Compreender e controlar as doenças malignas requer conhecimentos
científicos e experiências que vão desde o conhecimento
dos complexos mecanismos de regulação molecular intracelular,
às escolhas individuais do estilo de vida. Também se exige
uma gestão competente e o melhor uso dos recursos disponíveis
para o planejamento, execução e avaliação
das estratégias de controle da doença. A prevenção
e o controle de câncer estão entre os mais importantes desafios
científicos e de saúde pública.
A Política Nacional de Atenção Oncológica
incorporada pela Portaria nº 2.048, de 3 de setembro de 2009, define,
para o país, abrangente controle do câncer. Essa política
considera vários componentes. Desde as ações voltadas
à prevenção, até a assistência de alta
complexidade integradas em redes de atenção oncológica
com o objetivo de reduzir a incidência e a mortalidade por câncer.
Câncer de cólon
O câncer de cólon (colorretal) na maioria dos seus casos
é tratável e curável, quando identificado no início
e ainda não tenha sido espalhado para outros órgãos
(metástase). Ele ocorre no intestino grosso (o cólon) e
reto, iniciando em sua maioria a partir de pólipos, lesões
benignas que podem crescer na parede interna do intestino grosso.

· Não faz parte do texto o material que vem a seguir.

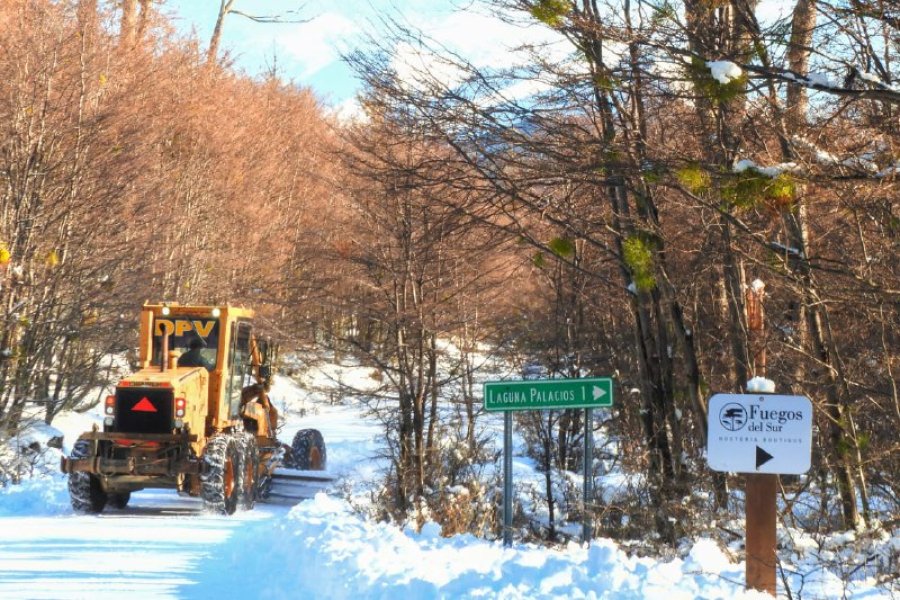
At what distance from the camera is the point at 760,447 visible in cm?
639

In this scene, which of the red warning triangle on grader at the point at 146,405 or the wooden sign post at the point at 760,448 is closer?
the wooden sign post at the point at 760,448

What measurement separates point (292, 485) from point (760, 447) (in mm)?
12243

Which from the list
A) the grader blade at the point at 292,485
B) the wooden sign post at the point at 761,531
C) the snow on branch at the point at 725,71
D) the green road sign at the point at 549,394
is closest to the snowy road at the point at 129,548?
the grader blade at the point at 292,485

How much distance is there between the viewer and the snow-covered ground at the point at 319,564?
6902 mm

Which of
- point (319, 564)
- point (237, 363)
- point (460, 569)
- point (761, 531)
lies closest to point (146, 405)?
point (237, 363)

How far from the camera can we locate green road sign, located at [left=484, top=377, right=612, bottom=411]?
31.3 ft

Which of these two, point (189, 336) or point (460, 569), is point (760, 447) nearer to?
point (460, 569)

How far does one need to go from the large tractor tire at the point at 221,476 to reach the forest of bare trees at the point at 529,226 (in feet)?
7.80

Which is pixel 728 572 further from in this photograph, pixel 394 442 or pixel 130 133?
pixel 130 133

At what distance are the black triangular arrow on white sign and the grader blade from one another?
1190cm

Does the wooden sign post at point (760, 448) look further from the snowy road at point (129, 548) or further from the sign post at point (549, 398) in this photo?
the snowy road at point (129, 548)

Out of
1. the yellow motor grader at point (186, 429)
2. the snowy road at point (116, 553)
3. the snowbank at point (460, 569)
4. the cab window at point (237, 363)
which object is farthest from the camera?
the cab window at point (237, 363)

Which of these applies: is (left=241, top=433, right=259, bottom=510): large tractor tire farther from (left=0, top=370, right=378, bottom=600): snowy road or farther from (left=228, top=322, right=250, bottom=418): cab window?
(left=228, top=322, right=250, bottom=418): cab window

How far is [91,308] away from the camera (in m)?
21.3
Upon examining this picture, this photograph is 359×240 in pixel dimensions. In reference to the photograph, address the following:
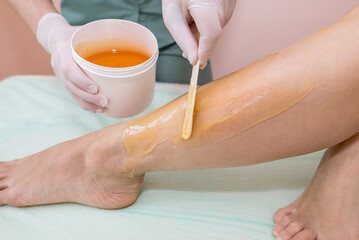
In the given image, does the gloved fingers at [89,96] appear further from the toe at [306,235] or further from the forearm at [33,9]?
the toe at [306,235]

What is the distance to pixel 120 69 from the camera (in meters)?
0.72

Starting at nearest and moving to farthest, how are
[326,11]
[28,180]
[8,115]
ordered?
[28,180] → [8,115] → [326,11]

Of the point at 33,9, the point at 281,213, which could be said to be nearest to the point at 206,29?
the point at 281,213

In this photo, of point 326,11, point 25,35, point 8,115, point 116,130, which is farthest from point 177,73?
point 25,35

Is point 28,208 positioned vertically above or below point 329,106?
below

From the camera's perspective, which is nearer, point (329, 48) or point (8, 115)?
point (329, 48)

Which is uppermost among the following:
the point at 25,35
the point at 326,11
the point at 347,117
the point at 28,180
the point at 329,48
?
the point at 329,48

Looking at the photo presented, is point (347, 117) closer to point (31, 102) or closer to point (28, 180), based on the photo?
point (28, 180)

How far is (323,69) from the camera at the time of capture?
0.65 m

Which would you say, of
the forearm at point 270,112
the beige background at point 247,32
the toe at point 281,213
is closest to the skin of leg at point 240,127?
the forearm at point 270,112

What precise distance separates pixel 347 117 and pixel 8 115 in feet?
3.28

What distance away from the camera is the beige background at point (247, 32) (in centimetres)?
154

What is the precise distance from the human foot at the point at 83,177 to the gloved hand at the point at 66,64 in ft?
0.28

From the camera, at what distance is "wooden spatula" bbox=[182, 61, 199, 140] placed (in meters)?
0.68
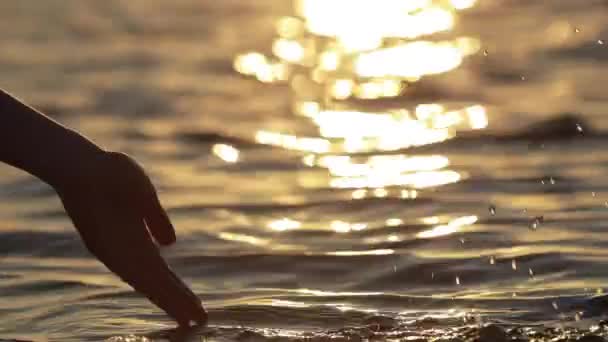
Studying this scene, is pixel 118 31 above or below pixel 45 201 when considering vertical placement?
above

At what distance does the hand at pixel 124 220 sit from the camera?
711 centimetres

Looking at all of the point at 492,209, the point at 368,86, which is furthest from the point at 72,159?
the point at 368,86

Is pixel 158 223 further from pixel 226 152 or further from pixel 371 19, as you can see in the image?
pixel 371 19

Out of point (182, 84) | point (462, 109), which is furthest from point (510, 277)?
point (182, 84)

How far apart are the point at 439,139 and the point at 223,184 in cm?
216

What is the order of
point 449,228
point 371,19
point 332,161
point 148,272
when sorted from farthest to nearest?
point 371,19 → point 332,161 → point 449,228 → point 148,272

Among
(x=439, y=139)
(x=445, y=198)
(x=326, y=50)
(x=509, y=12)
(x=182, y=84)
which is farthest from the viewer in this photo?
(x=509, y=12)

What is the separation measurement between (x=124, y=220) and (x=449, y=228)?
4464 mm

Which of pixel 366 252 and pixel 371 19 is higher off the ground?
pixel 371 19

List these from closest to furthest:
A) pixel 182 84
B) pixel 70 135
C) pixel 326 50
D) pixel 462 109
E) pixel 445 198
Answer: pixel 70 135 < pixel 445 198 < pixel 462 109 < pixel 182 84 < pixel 326 50

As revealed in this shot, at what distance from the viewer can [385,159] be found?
542 inches

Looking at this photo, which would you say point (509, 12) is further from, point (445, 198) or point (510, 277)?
point (510, 277)

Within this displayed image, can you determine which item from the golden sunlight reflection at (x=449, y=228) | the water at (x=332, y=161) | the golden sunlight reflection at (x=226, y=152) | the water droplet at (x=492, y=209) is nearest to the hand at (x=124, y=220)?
the water at (x=332, y=161)

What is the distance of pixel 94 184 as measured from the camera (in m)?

Uma prevenção do aparecimento dos tumores seria a detecção
e a remoção dos pólipos antes deles se tornarem malignos.
Segundo estimativa do INCA em 2010 ocorreram 28.110 novos casos, sendo
13.310 homens e 14.800 mulheres. O número de mortes foi de 11.322,
sendo 5.305 homens e 6.017 mulheres.
Uma forma de prevenção da doença é uma dieta
rica de vegetais e laticínios e pobre em gordura (principalmente
a saturada), e não se esqueça de associar isso à
atividade física regular. O consumo de carnes vermelhas também
deve ser evitado.
Alguns fatores aumentam o risco de desenvolvimento da doença tais
como:
- Idade acima de 50 anos;
- História familiar de câncer colorretal;
- História pessoal da doença (já ter tido câncer
de ovário, útero ou mama);
- Baixo consumo de cálcio;
- Obesidade;
- Sedentarismo.
Outros fatores de risco de doenças inflamatórias
do intestino
- Retocolite ulcerativa crônica;
- Doença de Crohn;
- Doenças hereditárias (como polipose adenomatosa familiar
(FAP);
- Câncer colorretal hereditário sem polipose (HNPCC).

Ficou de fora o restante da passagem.